How to Keep Your Garden Alive While You’re on Vacation
I still remember — quite vividly — coming home to my first garden after spending 16 days exploring the majestic, rugged Rocky Mountains.
While I was gone, cabbage loopers shredded my collard greens. A forest of weeds claimed my formerly tidy crop rows. The summer sun scorched my tender pepper seedlings. Anthracnose overtook my bush beans. And a budding zucchini — that was the size of my thumb when I left — transformed into a baseball bat.
I learned a lot from that disheartening experience. And as a result, my garden now not only survives — it thrives while I travel. (Transitioning to Tower Garden didn’t hurt, either.)
With summer steadily approaching, you may have already planned a vacation. But do your plans accommodate your garden?
If not, fear not! In this gardening guide for travelers, I’ll share six things you can do to improve your odds of coming home to happy plants.
1. Grow a garden that waters itself.
One of the most important questions to answer when making vacation plans is: How will you water your plants while you’re away?
There are a number of ways you can achieve this. But most of them are a little complicated, involving timers, drip hoses, and so on. But the easiest (and my favorite) way is to grow a garden that doesn’t need to be watered in the first place.
I’m talking about Tower Garden, of course.
Since Tower Garden uses aeroponic technology to grow plants, it requires as little as 2% of the water traditional growing methods do. That means that — depending on the climate — you can typically go more than 10 days without adding water to the growing system.
And if you’ll be gone for longer, there’s this handy reservoir auto fill kit you can install.
2. Plant low-maintenance crops.
If you’re a frequent traveler, you should consider growing hardy plants — those that flourish with little attention.
Rosemary, parsley, lavender, and other herbs fall into this category of low-maintenance plants.
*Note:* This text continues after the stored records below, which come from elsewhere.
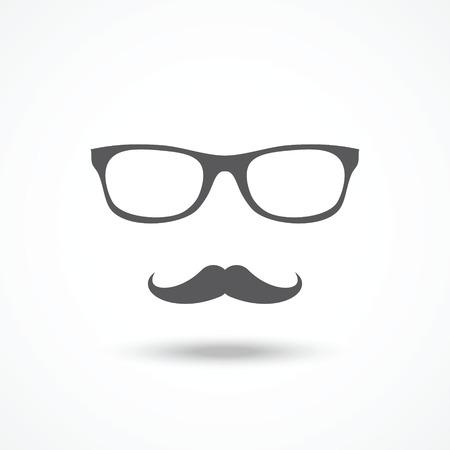 Hipster iconのイラスト素材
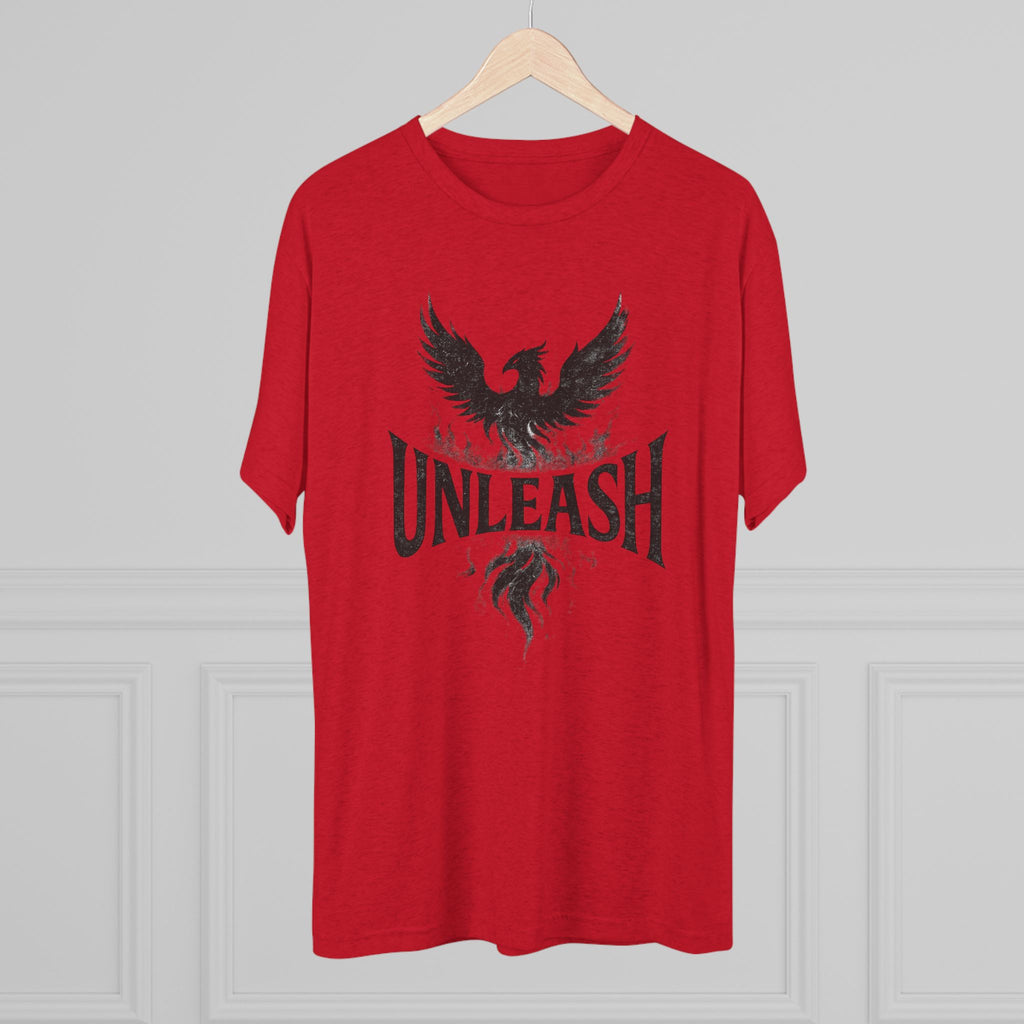 Unleash Your Greatness Phoenix Tee, Motivational T-Shirt, Inspirational Gift, Unisex Crew Neck Shirt, Phoenix Graphic Tee, Everyday Casual Wear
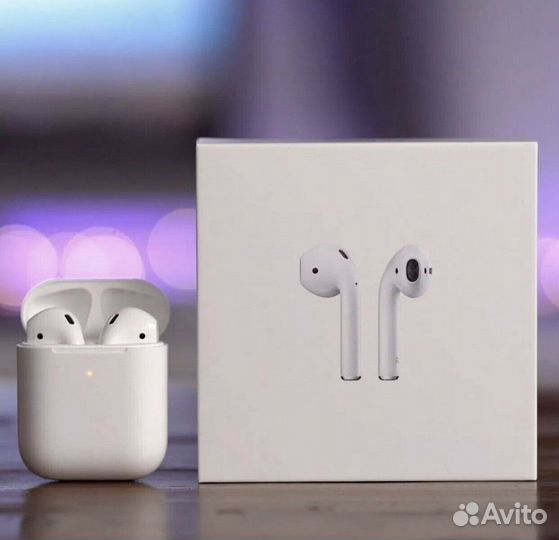 Беспроводные наушники Apple AirPods 2, новые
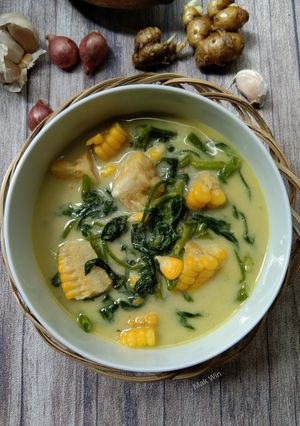 Foto resep Bobor kangkung jagung manis
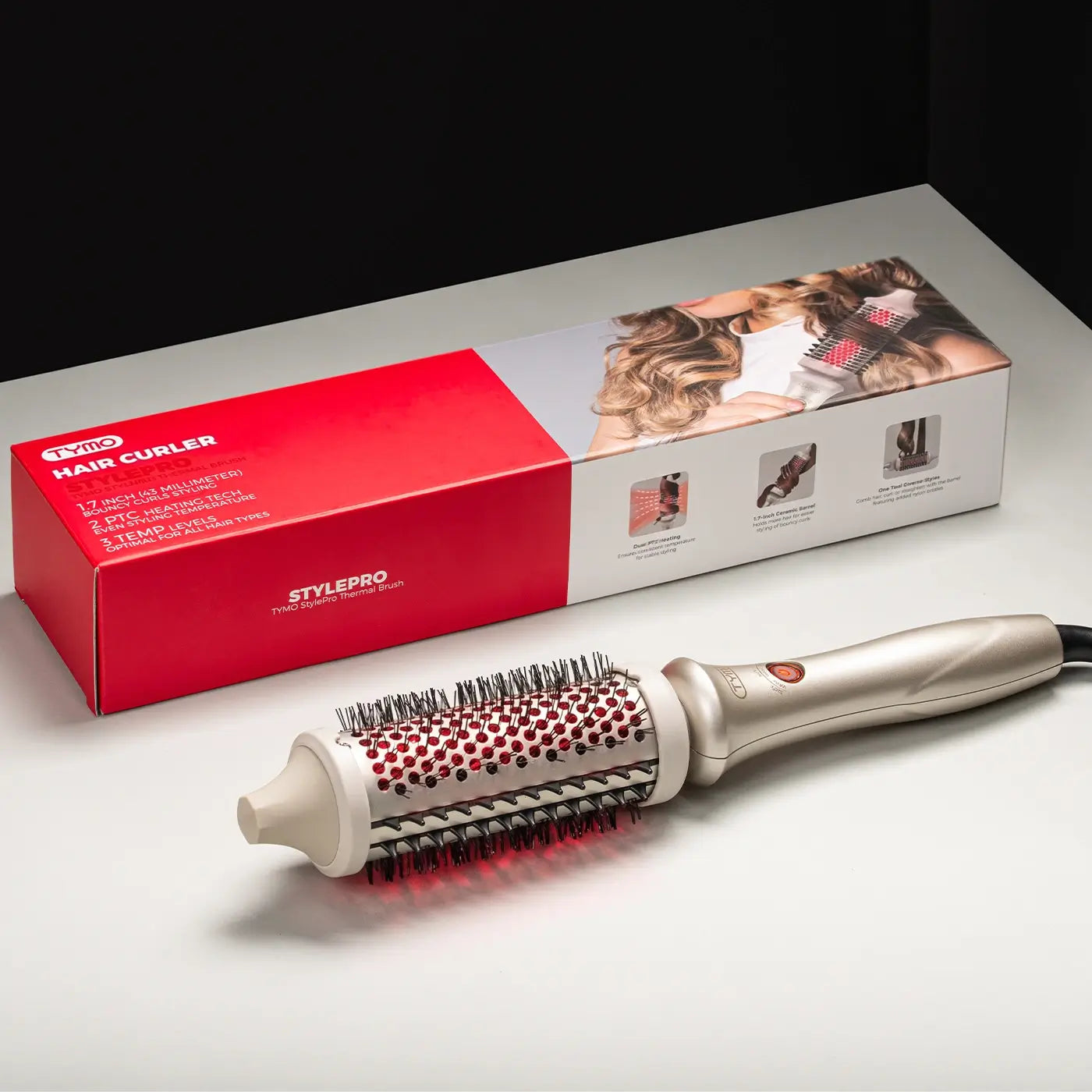 LumiBlow – Infrared Red-Light Thermal Blowout Brush
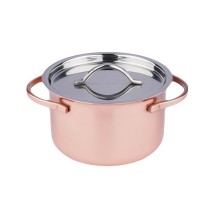 Соусник 90 мл d 6,6 см h3,8 см круглый с крышкой Copper нерж. P.L. Proff Cuisine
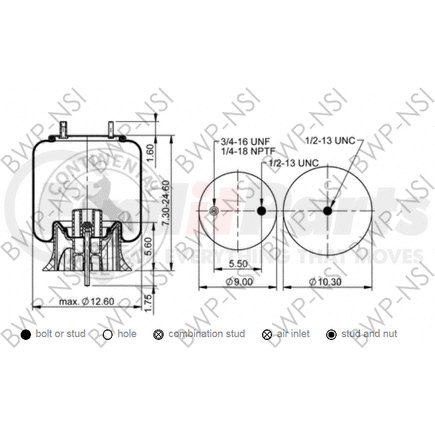 AS74663 by BWP-NSI - Continental Air Spring
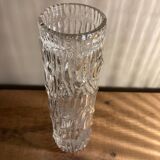 Frosted glass vase
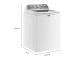 28" Maytag 5.5 Cu. Ft. Top Load Washer with Extra Power - MVW5430MW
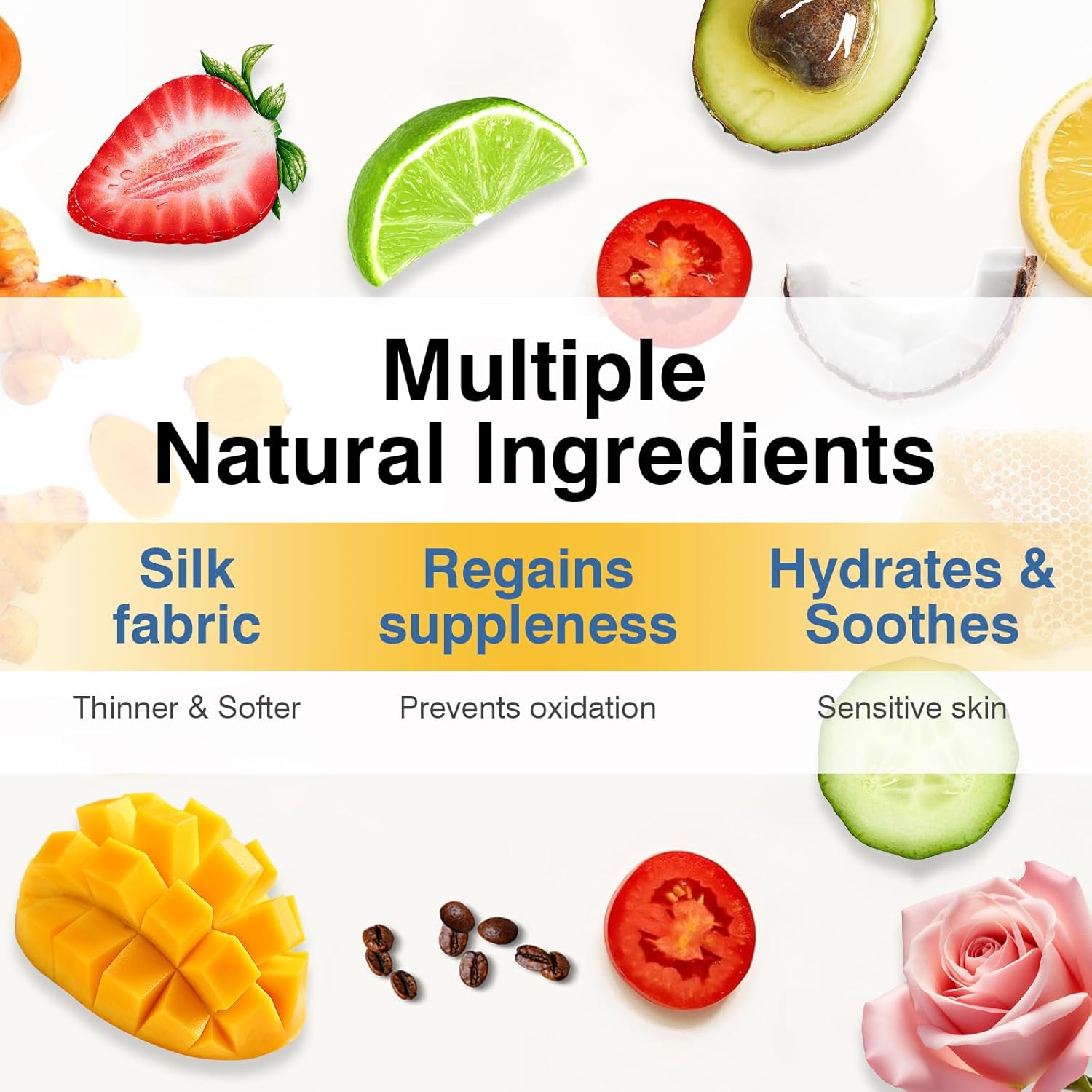 6 عبوات من كمامة الوجه على شكل فاكهة للنساء من جوياوليفو، مجموعة قناع الوجه المرطب للعناية بالبشرة، اقنعة سبا للوجه المرطبة لجميع انواع البشرة 4 6 عبوات من كمامة الوجه على شكل فاكهة للنساء من جوياوليفو، مجموعة قناع الوجه المرطب للعناية بالبشرة، اقنعة سبا للوجه المرطبة لجميع انواع البشرة - الصورة 4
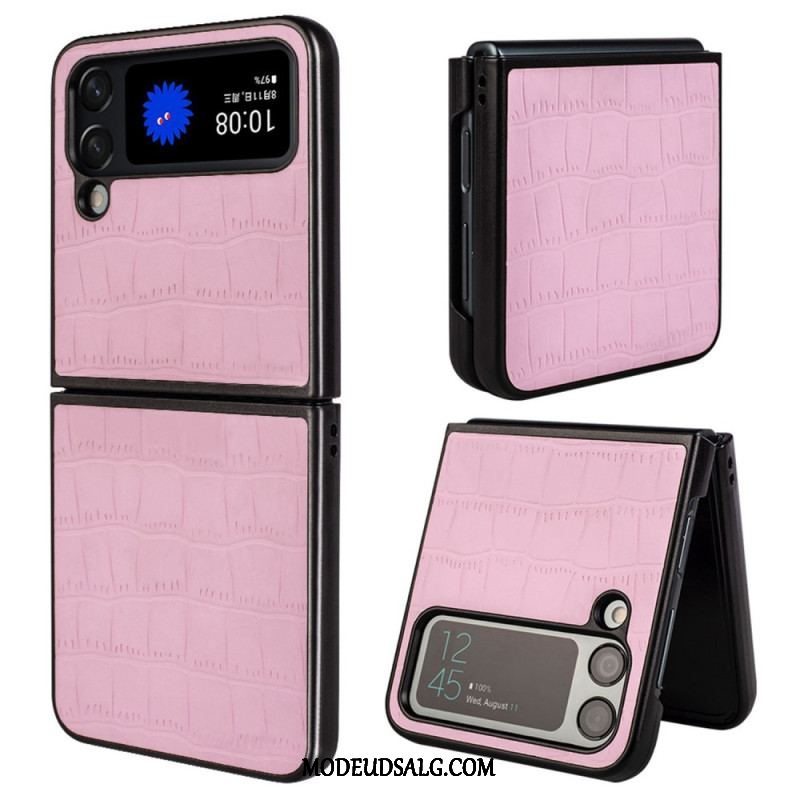 Cover Samsung Galaxy Z Flip 4 Flip Cover Krokodillehudstil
Many greens, such as Swiss chard and kale, are relatively self-sufficient, too. (But you’ll want to pass on lettuce and other tender greens, as these will likely bolt in the summer heat.)
If watering your garden while away is a challenge (and you’re not growing with Tower Garden), you should avoid growing thirsty fruiting plants like tomatoes, squash, and cucumbers.
3. Prepare your garden before your trip.
The best way to prevent problems is to make sure there aren’t any when you leave. So if you’re growing a soil garden, that means you should water deeply for a few days and eradicate any weeds.
If you discover you have garden pests, take the appropriate steps to remedy the problem before you go. Otherwise, things may get out of hand in your absence.
4. Harvest whatever you can.
Pick all of your ripe and nearly ripe produce. (Pre-vacation feast!) This will keep your crops from reaching full maturation (thus ending their life cycles) and also help prevent disease caused by overly ripe, rotting produce.
Remember that tomatoes, strawberries, and many other fruits will continue to ripen off the vine. And be sure to harvest any zucchini, squash, or cucumbers you can find — no matter how small. (Otherwise, you’ll come home to monster produce.)
5. Consider decreasing light and nutrients.
If you want to slow your garden’s growth while you’re away — which isn’t a bad idea — avoid fertilizing before you leave (or if you’re growing with Tower Garden, use half-strength nutrients).
And if you can move your garden, relocate it to a partially-shaded area. This break from the hot sun will also reduce the amount of water your plants need.
6. Find a garden sitter.
If you’ll be away for more than a week, ask a friend or neighbor to check on your garden periodically, water plants as needed, and notify you about any problems.
Be sure to offer your helpful garden sitter a “caretaker tax” — let her know she can eat any harvest-ready produce in your absence. It’s only fair, right? (Plus, this regular harvesting will help keep your garden balanced and healthy.)
Bonus step: Enjoy your trip!
After you’ve followed the steps above, kick back, relax, and enjoy your vacation. Your garden should be in good shape when you return.
To recap, here are the six steps of vacation-proofing your garden:
- Grow a garden that waters itself (e.g., Tower Garden).
- Plant low-maintenance crops.
- Prepare your garden before your trip.
- Harvest whatever you can.
- Consider decreasing light and nutrients.
- Find a garden-sitter.
Now that you know how to keep your plants alive while you’re off exploring the world, tell me: Where do you plan to vacation this summer?